Another dish that looked like Ohr-Nee turned up on the tables. "Ohr Nee," exclaimed one. To the surprise of the diners who thought that this was the dessert, it was not. This dish, called "8 Treasure Yam Paste" is sweet on the outside and saltish on the inside. For many Singaporeans, it was a taste that needs some getting used to.
Just when we were enjoying our cup of the "Charm of the Buddha's Palm", a specially blended tea by Pek Sin Choon and recognised by the Singapore Tourism Board in 2001 with its Merlion logo, the gongs and drums sounded. Like excited kids, were rushed out to the courtyard. The show was about to begin.
Some sitting on the long benches, and some standing, and the guests upstairs had a great circle-seat view, the show began with a traditional ritual performance.
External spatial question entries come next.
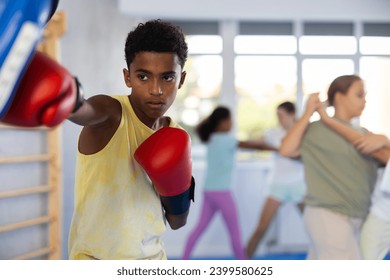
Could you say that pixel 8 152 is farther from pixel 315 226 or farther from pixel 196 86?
pixel 315 226

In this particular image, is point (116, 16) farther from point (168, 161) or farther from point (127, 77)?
point (168, 161)

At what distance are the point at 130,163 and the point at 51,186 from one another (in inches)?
21.0

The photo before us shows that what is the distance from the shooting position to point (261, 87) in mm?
1621

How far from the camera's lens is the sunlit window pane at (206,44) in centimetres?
128

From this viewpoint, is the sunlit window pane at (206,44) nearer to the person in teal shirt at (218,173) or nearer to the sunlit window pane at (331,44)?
the sunlit window pane at (331,44)

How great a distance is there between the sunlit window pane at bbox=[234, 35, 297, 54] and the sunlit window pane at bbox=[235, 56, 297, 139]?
0.02 metres

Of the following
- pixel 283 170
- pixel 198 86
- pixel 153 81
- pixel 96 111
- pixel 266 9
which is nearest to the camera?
pixel 96 111

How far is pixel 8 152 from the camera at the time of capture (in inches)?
47.2

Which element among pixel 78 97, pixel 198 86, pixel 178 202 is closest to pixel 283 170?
pixel 198 86

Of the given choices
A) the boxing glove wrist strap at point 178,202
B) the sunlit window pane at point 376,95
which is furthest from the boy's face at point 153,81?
the sunlit window pane at point 376,95

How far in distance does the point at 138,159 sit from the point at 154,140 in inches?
1.4

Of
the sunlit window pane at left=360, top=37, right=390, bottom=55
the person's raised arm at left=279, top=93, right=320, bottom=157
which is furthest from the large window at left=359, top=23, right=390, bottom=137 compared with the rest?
the person's raised arm at left=279, top=93, right=320, bottom=157

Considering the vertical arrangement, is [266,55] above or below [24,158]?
above
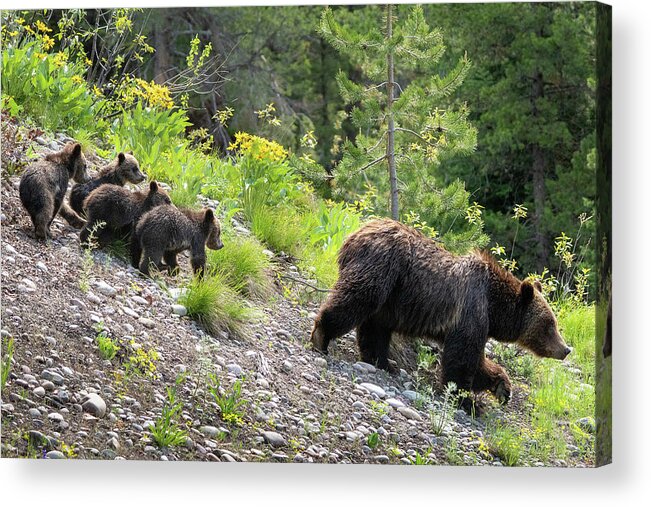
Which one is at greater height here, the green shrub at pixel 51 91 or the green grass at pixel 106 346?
the green shrub at pixel 51 91

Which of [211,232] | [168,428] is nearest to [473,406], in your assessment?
[168,428]

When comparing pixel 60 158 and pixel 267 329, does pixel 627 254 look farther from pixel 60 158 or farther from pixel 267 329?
pixel 60 158

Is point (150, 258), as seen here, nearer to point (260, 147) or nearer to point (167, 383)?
point (167, 383)

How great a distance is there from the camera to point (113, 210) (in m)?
8.21

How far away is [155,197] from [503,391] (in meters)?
2.89

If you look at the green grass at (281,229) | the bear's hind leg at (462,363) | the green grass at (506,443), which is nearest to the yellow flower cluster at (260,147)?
the green grass at (281,229)

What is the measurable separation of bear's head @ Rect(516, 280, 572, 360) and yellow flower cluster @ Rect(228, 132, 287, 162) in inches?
79.9

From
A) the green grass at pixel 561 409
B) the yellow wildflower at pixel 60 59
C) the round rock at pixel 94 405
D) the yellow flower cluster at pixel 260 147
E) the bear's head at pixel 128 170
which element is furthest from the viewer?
the yellow wildflower at pixel 60 59

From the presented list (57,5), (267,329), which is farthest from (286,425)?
(57,5)

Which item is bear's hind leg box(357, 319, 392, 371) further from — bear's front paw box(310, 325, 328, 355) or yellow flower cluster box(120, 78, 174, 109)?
yellow flower cluster box(120, 78, 174, 109)

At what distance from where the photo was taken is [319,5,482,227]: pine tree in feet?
26.6

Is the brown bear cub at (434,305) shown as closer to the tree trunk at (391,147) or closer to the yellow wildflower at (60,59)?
the tree trunk at (391,147)

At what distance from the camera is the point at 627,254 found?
763cm

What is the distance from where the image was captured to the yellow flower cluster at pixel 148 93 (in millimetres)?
8539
And then, the main show, an excerpt from "Tan Sa Gor Niu" (Chen San Wu Niang 陈三五娘), in the Liyuan tradition began. The scene was the "Lantern Gazing" - the 15th night of the Chinese Lunar New Year (Cap Go Meh) when young ladies, accompanied by their maids, would come out to look at the lanterns, and well, perhaps, for prospective life partners.
In this rather small courtyard with a small stage, and a small space on the floor, the performers made full use of them. From the stage to the floor where the ball-throwing and lantern dance were performed by students of Ai Tong Chinese Dance Troupe and members of the Rochor CC Dance Group called Dance Inspirations, it was an experience with us audience so close to the performers, as if we were also part of the people watching the Lanterns. And then, a song burst into the night from somewhere above. Ah, Tan Sa was singing from the upper floor of the pavilion. Looking down at the parade and at this lovely lady, Gor Niu 五娘. And of course, in the course, Gor Niu stole a glance up the pavilion to look at Tan Sar 陈三.
This grand finale came to a close with a toast by the President of Siong Leng, Teng Hong Hai, to the supporters and guests. Each had a glass of "Double Blossom" - a work of art with tea - with green tea, jasmine flowers and a red flower called Gomphrena Globosa - to admire, toast and drink enjoying the fresh flavour of flower and tea.
The guests took their leave, greeted by a pair of dancing lions just outside the doors of Chong Wen Ge. The positive energies of the lions sent off the guests home.
To the friends, supporters and guests, thanks for coming and we hope that you have enjoyed the evening as much as our members have enjoyed performing for you.
Our next performance will be at Thian Hock Keng at 7.30pm on 15 Oct 2011, the 19th of the 9th Lunar Month, one and last of the three Guan Yin festivals.